Write out the entire text below on the Canadian panel game show This Is the Law, word for word and without any change.

— Begin Text —

This Is the Law was a Canadian panel game show which aired on CBC Television from 1971 to 1976.

It presented short, humorous vignettes supposedly set in various towns and cities across Canada which ran with musical accompaniment rather than a soundtrack, and challenged panelists to guess which (obscure) law of that particular region was being broken by the "Lawbreaker" character (portrayed by Paul Soles), who always got arrested at the end of the vignette (Robert Warner starred as the police officer). The vignettes were quite subtle, and more often than not, despite many guesses, the panelists were unable to come up with the law that was actually being broken, as the laws featured were generally archaic - though, at the time of production, still on the books in the featured communities. (An example: in one vignette, the Lawbreaker is seen wearing a caveman-style costume at an event and engaging in dubious behavior before being suddenly arrested. After the panel failed to correctly identify the indiscretion, Willis indicated it was because the Lawbreaker's costume did not fully cover his chest and in the Canadian locale where the vignette was set, it was illegal for individuals of any gender to expose their nipples in public.)

— End Text —
— Begin Record set —

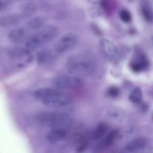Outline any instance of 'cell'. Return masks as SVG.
Masks as SVG:
<instances>
[{
	"label": "cell",
	"mask_w": 153,
	"mask_h": 153,
	"mask_svg": "<svg viewBox=\"0 0 153 153\" xmlns=\"http://www.w3.org/2000/svg\"><path fill=\"white\" fill-rule=\"evenodd\" d=\"M30 52L25 47H16L11 49L9 50L8 55L11 58H17L21 57H25L26 55H29Z\"/></svg>",
	"instance_id": "cell-19"
},
{
	"label": "cell",
	"mask_w": 153,
	"mask_h": 153,
	"mask_svg": "<svg viewBox=\"0 0 153 153\" xmlns=\"http://www.w3.org/2000/svg\"><path fill=\"white\" fill-rule=\"evenodd\" d=\"M19 1H23V0H19Z\"/></svg>",
	"instance_id": "cell-28"
},
{
	"label": "cell",
	"mask_w": 153,
	"mask_h": 153,
	"mask_svg": "<svg viewBox=\"0 0 153 153\" xmlns=\"http://www.w3.org/2000/svg\"><path fill=\"white\" fill-rule=\"evenodd\" d=\"M83 85L82 79L73 75H63L58 76L52 80V86L56 89L76 90L81 88Z\"/></svg>",
	"instance_id": "cell-5"
},
{
	"label": "cell",
	"mask_w": 153,
	"mask_h": 153,
	"mask_svg": "<svg viewBox=\"0 0 153 153\" xmlns=\"http://www.w3.org/2000/svg\"><path fill=\"white\" fill-rule=\"evenodd\" d=\"M140 10L145 20L149 23H153V8L147 0L141 1Z\"/></svg>",
	"instance_id": "cell-14"
},
{
	"label": "cell",
	"mask_w": 153,
	"mask_h": 153,
	"mask_svg": "<svg viewBox=\"0 0 153 153\" xmlns=\"http://www.w3.org/2000/svg\"><path fill=\"white\" fill-rule=\"evenodd\" d=\"M107 94L109 97H111V98H116L119 96L120 94V91L116 87H111L108 88L107 91Z\"/></svg>",
	"instance_id": "cell-24"
},
{
	"label": "cell",
	"mask_w": 153,
	"mask_h": 153,
	"mask_svg": "<svg viewBox=\"0 0 153 153\" xmlns=\"http://www.w3.org/2000/svg\"><path fill=\"white\" fill-rule=\"evenodd\" d=\"M13 0H0V10H4L13 3Z\"/></svg>",
	"instance_id": "cell-25"
},
{
	"label": "cell",
	"mask_w": 153,
	"mask_h": 153,
	"mask_svg": "<svg viewBox=\"0 0 153 153\" xmlns=\"http://www.w3.org/2000/svg\"><path fill=\"white\" fill-rule=\"evenodd\" d=\"M100 46L105 55L113 61H118L120 57L119 51L117 46L108 39H102L100 41Z\"/></svg>",
	"instance_id": "cell-8"
},
{
	"label": "cell",
	"mask_w": 153,
	"mask_h": 153,
	"mask_svg": "<svg viewBox=\"0 0 153 153\" xmlns=\"http://www.w3.org/2000/svg\"><path fill=\"white\" fill-rule=\"evenodd\" d=\"M119 129H114L108 133L104 137L100 140L94 147V153H102L108 149L116 140H117Z\"/></svg>",
	"instance_id": "cell-7"
},
{
	"label": "cell",
	"mask_w": 153,
	"mask_h": 153,
	"mask_svg": "<svg viewBox=\"0 0 153 153\" xmlns=\"http://www.w3.org/2000/svg\"><path fill=\"white\" fill-rule=\"evenodd\" d=\"M35 99L46 107L62 108L72 102L71 97L55 88H40L33 93Z\"/></svg>",
	"instance_id": "cell-1"
},
{
	"label": "cell",
	"mask_w": 153,
	"mask_h": 153,
	"mask_svg": "<svg viewBox=\"0 0 153 153\" xmlns=\"http://www.w3.org/2000/svg\"><path fill=\"white\" fill-rule=\"evenodd\" d=\"M46 22V18L43 17V16H36V17L31 18V19H29L28 21V22H27V26L30 29H40V28H42L43 26L46 25H45Z\"/></svg>",
	"instance_id": "cell-17"
},
{
	"label": "cell",
	"mask_w": 153,
	"mask_h": 153,
	"mask_svg": "<svg viewBox=\"0 0 153 153\" xmlns=\"http://www.w3.org/2000/svg\"><path fill=\"white\" fill-rule=\"evenodd\" d=\"M20 10L21 13L19 14L22 18L28 17L37 12V6L35 3L32 2V1H28V2H25L22 4V6L20 7Z\"/></svg>",
	"instance_id": "cell-16"
},
{
	"label": "cell",
	"mask_w": 153,
	"mask_h": 153,
	"mask_svg": "<svg viewBox=\"0 0 153 153\" xmlns=\"http://www.w3.org/2000/svg\"><path fill=\"white\" fill-rule=\"evenodd\" d=\"M138 134V129L134 126H128L122 129H119L118 131L117 140H129L131 141L134 139L137 138L136 136Z\"/></svg>",
	"instance_id": "cell-11"
},
{
	"label": "cell",
	"mask_w": 153,
	"mask_h": 153,
	"mask_svg": "<svg viewBox=\"0 0 153 153\" xmlns=\"http://www.w3.org/2000/svg\"><path fill=\"white\" fill-rule=\"evenodd\" d=\"M58 34V29L56 26L52 25H45L35 34L28 37L25 42V47L29 52H31L40 46L52 41Z\"/></svg>",
	"instance_id": "cell-3"
},
{
	"label": "cell",
	"mask_w": 153,
	"mask_h": 153,
	"mask_svg": "<svg viewBox=\"0 0 153 153\" xmlns=\"http://www.w3.org/2000/svg\"><path fill=\"white\" fill-rule=\"evenodd\" d=\"M51 58V53L49 50H43L40 51L37 54V61L39 64H43L47 62Z\"/></svg>",
	"instance_id": "cell-21"
},
{
	"label": "cell",
	"mask_w": 153,
	"mask_h": 153,
	"mask_svg": "<svg viewBox=\"0 0 153 153\" xmlns=\"http://www.w3.org/2000/svg\"><path fill=\"white\" fill-rule=\"evenodd\" d=\"M27 35H28V33L25 28L22 27H18L10 31L7 37H8V40L11 43H18L23 40H26V39L28 38Z\"/></svg>",
	"instance_id": "cell-12"
},
{
	"label": "cell",
	"mask_w": 153,
	"mask_h": 153,
	"mask_svg": "<svg viewBox=\"0 0 153 153\" xmlns=\"http://www.w3.org/2000/svg\"><path fill=\"white\" fill-rule=\"evenodd\" d=\"M109 129L108 126L105 123H102L97 125V126L94 128L92 131V132L91 133V137L92 140H101L102 137H104L107 134L108 131Z\"/></svg>",
	"instance_id": "cell-13"
},
{
	"label": "cell",
	"mask_w": 153,
	"mask_h": 153,
	"mask_svg": "<svg viewBox=\"0 0 153 153\" xmlns=\"http://www.w3.org/2000/svg\"><path fill=\"white\" fill-rule=\"evenodd\" d=\"M107 116L112 120L120 122V121L123 120L125 114H124V112L121 109L117 108H109L108 110Z\"/></svg>",
	"instance_id": "cell-18"
},
{
	"label": "cell",
	"mask_w": 153,
	"mask_h": 153,
	"mask_svg": "<svg viewBox=\"0 0 153 153\" xmlns=\"http://www.w3.org/2000/svg\"><path fill=\"white\" fill-rule=\"evenodd\" d=\"M35 120L43 126L54 128L68 129L72 124V119L68 114L59 111H46L35 116Z\"/></svg>",
	"instance_id": "cell-2"
},
{
	"label": "cell",
	"mask_w": 153,
	"mask_h": 153,
	"mask_svg": "<svg viewBox=\"0 0 153 153\" xmlns=\"http://www.w3.org/2000/svg\"><path fill=\"white\" fill-rule=\"evenodd\" d=\"M147 140L144 137H137L128 142L123 149L124 153H139L146 148Z\"/></svg>",
	"instance_id": "cell-9"
},
{
	"label": "cell",
	"mask_w": 153,
	"mask_h": 153,
	"mask_svg": "<svg viewBox=\"0 0 153 153\" xmlns=\"http://www.w3.org/2000/svg\"><path fill=\"white\" fill-rule=\"evenodd\" d=\"M67 71L70 75L84 77L89 76L96 72V64L91 59L85 57L73 58L67 66Z\"/></svg>",
	"instance_id": "cell-4"
},
{
	"label": "cell",
	"mask_w": 153,
	"mask_h": 153,
	"mask_svg": "<svg viewBox=\"0 0 153 153\" xmlns=\"http://www.w3.org/2000/svg\"><path fill=\"white\" fill-rule=\"evenodd\" d=\"M79 41V37L76 33L67 32L63 34L55 44V50L58 53H64L73 49Z\"/></svg>",
	"instance_id": "cell-6"
},
{
	"label": "cell",
	"mask_w": 153,
	"mask_h": 153,
	"mask_svg": "<svg viewBox=\"0 0 153 153\" xmlns=\"http://www.w3.org/2000/svg\"><path fill=\"white\" fill-rule=\"evenodd\" d=\"M88 147V143L86 142H82V143L79 144V146L77 148V152L78 153H82L83 152L85 149Z\"/></svg>",
	"instance_id": "cell-26"
},
{
	"label": "cell",
	"mask_w": 153,
	"mask_h": 153,
	"mask_svg": "<svg viewBox=\"0 0 153 153\" xmlns=\"http://www.w3.org/2000/svg\"><path fill=\"white\" fill-rule=\"evenodd\" d=\"M68 137V131L64 128H54L46 134V140L50 143L63 141Z\"/></svg>",
	"instance_id": "cell-10"
},
{
	"label": "cell",
	"mask_w": 153,
	"mask_h": 153,
	"mask_svg": "<svg viewBox=\"0 0 153 153\" xmlns=\"http://www.w3.org/2000/svg\"><path fill=\"white\" fill-rule=\"evenodd\" d=\"M20 14H6L0 19V25L2 27H10L17 24L22 19Z\"/></svg>",
	"instance_id": "cell-15"
},
{
	"label": "cell",
	"mask_w": 153,
	"mask_h": 153,
	"mask_svg": "<svg viewBox=\"0 0 153 153\" xmlns=\"http://www.w3.org/2000/svg\"><path fill=\"white\" fill-rule=\"evenodd\" d=\"M130 67H131V69L134 72H140L146 67V66L143 65L142 63H140L138 61H134L131 62Z\"/></svg>",
	"instance_id": "cell-23"
},
{
	"label": "cell",
	"mask_w": 153,
	"mask_h": 153,
	"mask_svg": "<svg viewBox=\"0 0 153 153\" xmlns=\"http://www.w3.org/2000/svg\"><path fill=\"white\" fill-rule=\"evenodd\" d=\"M143 100V93L140 88H135L129 95V100L133 103H140Z\"/></svg>",
	"instance_id": "cell-20"
},
{
	"label": "cell",
	"mask_w": 153,
	"mask_h": 153,
	"mask_svg": "<svg viewBox=\"0 0 153 153\" xmlns=\"http://www.w3.org/2000/svg\"><path fill=\"white\" fill-rule=\"evenodd\" d=\"M114 153H118V152H114Z\"/></svg>",
	"instance_id": "cell-29"
},
{
	"label": "cell",
	"mask_w": 153,
	"mask_h": 153,
	"mask_svg": "<svg viewBox=\"0 0 153 153\" xmlns=\"http://www.w3.org/2000/svg\"><path fill=\"white\" fill-rule=\"evenodd\" d=\"M119 16L121 20H122L123 22H126V23H128V22H131V18H132L131 13H130L129 10H126V9H122V10L120 11Z\"/></svg>",
	"instance_id": "cell-22"
},
{
	"label": "cell",
	"mask_w": 153,
	"mask_h": 153,
	"mask_svg": "<svg viewBox=\"0 0 153 153\" xmlns=\"http://www.w3.org/2000/svg\"><path fill=\"white\" fill-rule=\"evenodd\" d=\"M128 1H130V2H132V1H134V0H128Z\"/></svg>",
	"instance_id": "cell-27"
}]
</instances>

— End Record set —

**Task response**.
This Is the Law was a Canadian panel game show which aired on CBC Television from 1971 to 1976.

It presented short, humorous vignettes supposedly set in various towns and cities across Canada which ran with musical accompaniment rather than a soundtrack, and challenged panelists to guess which (obscure) law of that particular region was being broken by the "Lawbreaker" character (portrayed by Paul Soles), who always got arrested at the end of the vignette (Robert Warner starred as the police officer). The vignettes were quite subtle, and more often than not, despite many guesses, the panelists were unable to come up with the law that was actually being broken, as the laws featured were generally archaic - though, at the time of production, still on the books in the featured communities. (An example: in one vignette, the Lawbreaker is seen wearing a caveman-style costume at an event and engaging in dubious behavior before being suddenly arrested. After the panel failed to correctly identify the indiscretion, Willis indicated it was because the Lawbreaker's costume did not fully cover his chest and in the Canadian locale where the vignette was set, it was illegal for individuals of any gender to expose their nipples in public.)